**作業の指示:**
**A.** ページ抜粋の摘示事実3では、金学順さんはどんな名で戦場に強制連行されたとされていますか。
**B.** ページ抜粋について、次の(i)〜(iii)が内容と合うかをそれぞれ「はい」か「いいえ」で答え、決め手になる本文の言葉を引用してください。
(i) 判決は、3つの点を「裁判所認定摘示事実」と定めた。
(ii) 法律用語の「事実」は、いつも実際にあったことを指す。
(iii) 判決は、摘示事実1について西岡氏の記述の真実性を認めた。

**ページ抜粋:**
⁂

判決は、西岡氏が植村氏の記事を「挫造」と主張した根拠について、以下の3点を「裁判所認定摘示事実」と定義したうえで、それぞれ適否を検討した。

 

 

 ①控訴人は、金学順が経済的困窮のためキーセンに身売りされたという経歴を有していることを知っていたが、このことを記事にすると権力による強制連行との前提にとって都合が悪いため、あえてこれを記事に記載しなかった(摘示事実1)、

 ②控訴人が、意図的に事実と異なる記事を書いたのは、権力による強制連行という前提を維持し、遺族会の幹部である義母の裁判を有利にするためであった(摘示事実2)、

 ③控訴人が、金学順が「女子挺身隊」の名で戦場に強制連行され、日本人相手に売春行為を強いられたとする事実と異なる記事をあえて書いた(摘示事実3)=高裁判決書14ページ

  

法律用語で「事実」というときは、それが実際にあったことか否かの真偽は必ずしも問われない。「虚偽の事実」という使い方もある。これに対し、その「事実」が偽りでなく実際にあったときは「真実」と呼んで区別している。この3点の摘示事実のうち、金学順さんがキーセン(妓生)に身売りされた経歴をめぐる「裁判所認定摘示事実1」について、判決は以下のように認定し、西岡氏の記述の「真実性」を否定した。

⁂

**提供情報:**
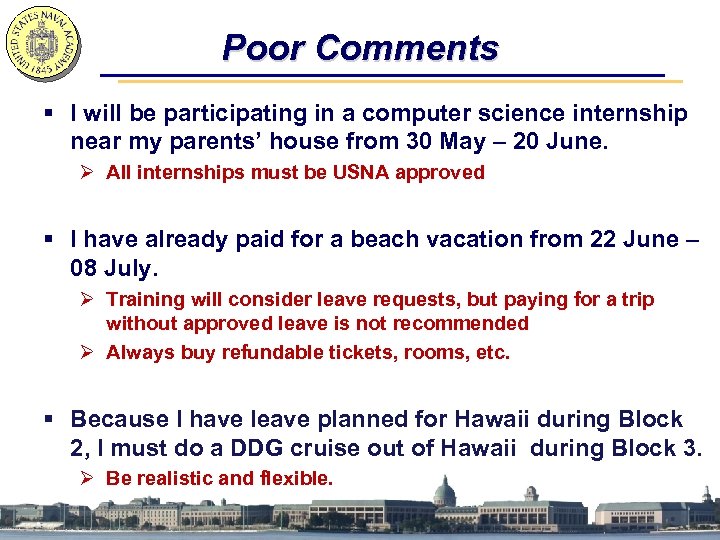 UNITED STATES NAVAL ACADEMY 1845

Poor Comments

▪ I will be participating in a computer science internship near my parents' house from 30 May – 20 June.

➢ All internships must be USNA approved

▪ I have already paid for a beach vacation from 22 June – 08 July.

➢ Training will consider leave requests, but paying for a trip without approved leave is not recommended

➢ Always buy refundable tickets, rooms, etc.

▪ Because I have leave planned for Hawaii during Block 2, I must do a DDG cruise out of Hawaii during Block 3.

➢ Be realistic and flexible.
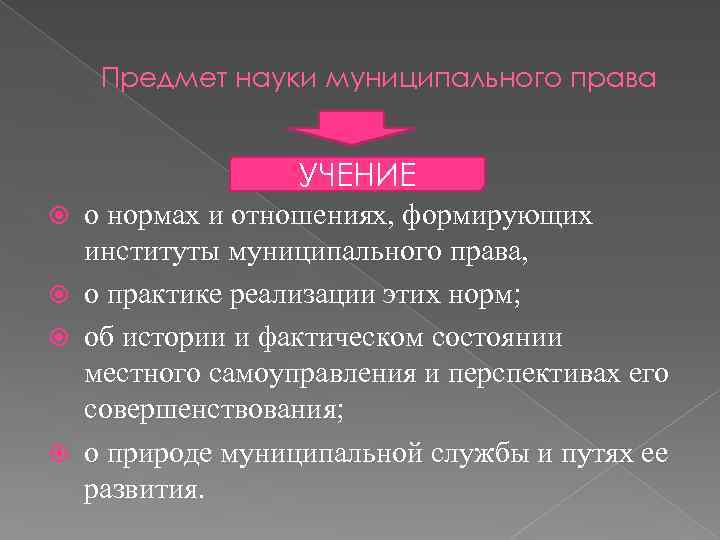 Предмет науки муниципального права

УЧЕНИЕ

о нормах и отношениях, формирующих институты муниципального права,

о практике реализации этих норм;

об истории и фактическом состоянии местного самоуправления и перспективах его совершенствования;

о природе муниципальной службы и путях ее развития.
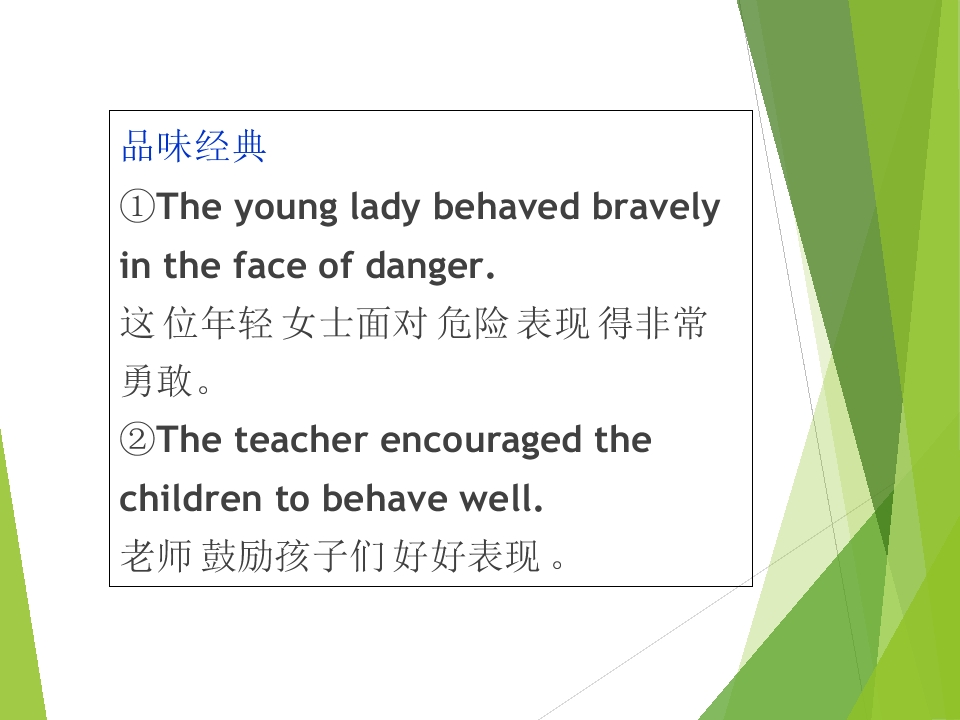 品味经典

①The young lady behaved bravely in the face of danger.

这位年轻女士面对危险表现得非常勇敢。

②The teacher encouraged the children to behave well.

老师鼓励孩子们好好表现。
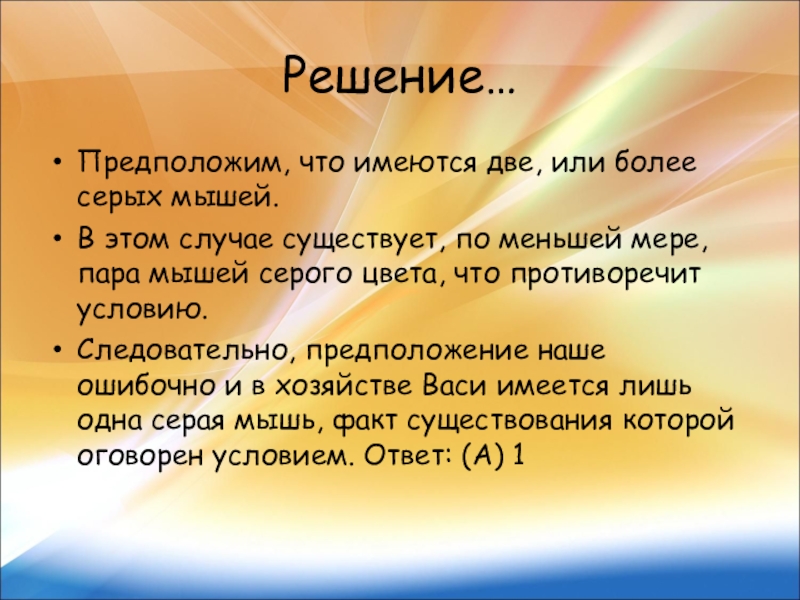 Решение…

• Предположим, что имеются две, или более серых мышей.

• В этом случае существует, по меньшей мере, пара мышей серого цвета, что противоречит условию.

• Следовательно, предположение наше ошибочно и в хозяйстве Васи имеется лишь одна серая мышь, факт существования которой оговорен условием. Ответ: (А) 1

⁂

**結果一覧:**
**A.** 「女子挺身隊」の名です。

**B.**
(i) はい:『以下の3点を「裁判所認定摘示事実」と定義したうえで』
(ii) いいえ:『それが実際にあったことか否かの真偽は必ずしも問われない』
(iii) いいえ:『西岡氏の記述の「真実性」を否定した』